白い人・黄色い人

ASIN:4101123012

両作品とも、キリスト教を扱った短編。白い人は、斜視の醜い男と神学生との争いを、黄色い人は、日本人女性と関係を持ったことで教会を追われた元神父を描く。

面白かったのは、黄色い人のほう。遠藤周作の作品で頻繁に出てくる、「キリスト教の伝統をもたない、日本という汎神論的風土において、神はどのような意味を持つかということです。(解説より)」というテーマがこの作品でも語られる。元神父が恐れた、日本人特有の能面のような無感動の顔。自らの罪とは関係なく、念仏を唱えることで救われる仏教。

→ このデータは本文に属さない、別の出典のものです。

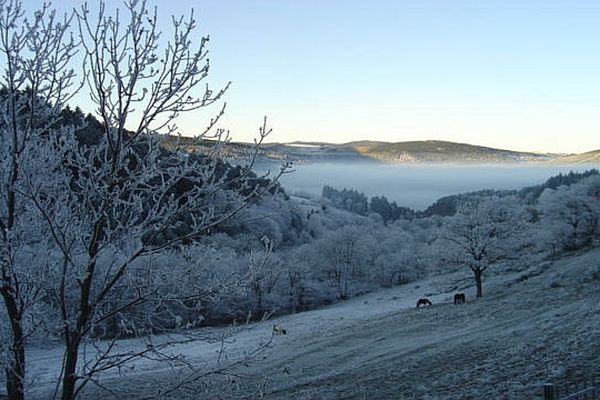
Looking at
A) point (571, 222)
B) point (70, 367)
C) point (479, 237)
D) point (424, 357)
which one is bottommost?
point (424, 357)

「侍」、「沈黙」でも、「日本人はキリスト教を受け入れぬ」という言葉が頻繁に登場する。西洋人とまったく同じように受け入れるのは無理だろうとは思うけども、「沈黙」の解説か何かにあったように、日本人なりに咀嚼して受け入れることは可能なのだろう。大切なのは、やりかたを真似るのではなく、その本質を理解することで、その意味では、「侍」でメキシコにいた日本人も、「沈黙」のロドリゴも同じなのだろう。あ、ロドリゴは日本人じゃないか。